Cleveland Park, an upscale neighborhood here in the District of Columbia, might be the last place you would expect appeals to the principles of the free market. It is, after all, the home of what David Brooks once called ”Ward Three Morality,” an outlook that celebrates government control of the economy. But not always.
Recently an entrepreneur proposed opening a new wine store in Cleveland Park. He sought the support of the advisory neighborhood commission, a local government board, before making his case for a liquor license to DC’s Alcohol Beverage Control Board. The most serious opposition to the entrepreneur’s plans seems to have come from an existing wine store nearby. According to its attorney, the existing wine store was “a beloved extension of the community.” More candidly he noted the new store would offer competition to the existing business.
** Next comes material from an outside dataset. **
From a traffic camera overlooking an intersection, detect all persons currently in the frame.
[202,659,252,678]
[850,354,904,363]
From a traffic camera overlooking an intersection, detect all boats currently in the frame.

At this point, you might think: the Cleveland Park commission blocked opening of the new business while congratulating themselves on protecting the town from a ruthless “capitalist logic.”
Well, not quite. Peter Fonseca, the lawyer for the entrepreneur, reportedly “urged the commissioners to consider free-market principles when making their decision. ‘This is America.’” And they did: “Commissioner Richard Rothblum agreed, saying commissioners should not get in the way of free enterprise. ‘I don’t think we have any place telling people what their business plan should be.’” The commission then voted 8-0 to support the entrepreneur’s effort at the Alcohol Control Board. The appeal to “free market principles” seems to have carried the day in Cleveland Park!
Perhaps this is only the beginning. If the free market is desirable for fine wines, why not the auto industry and the banks?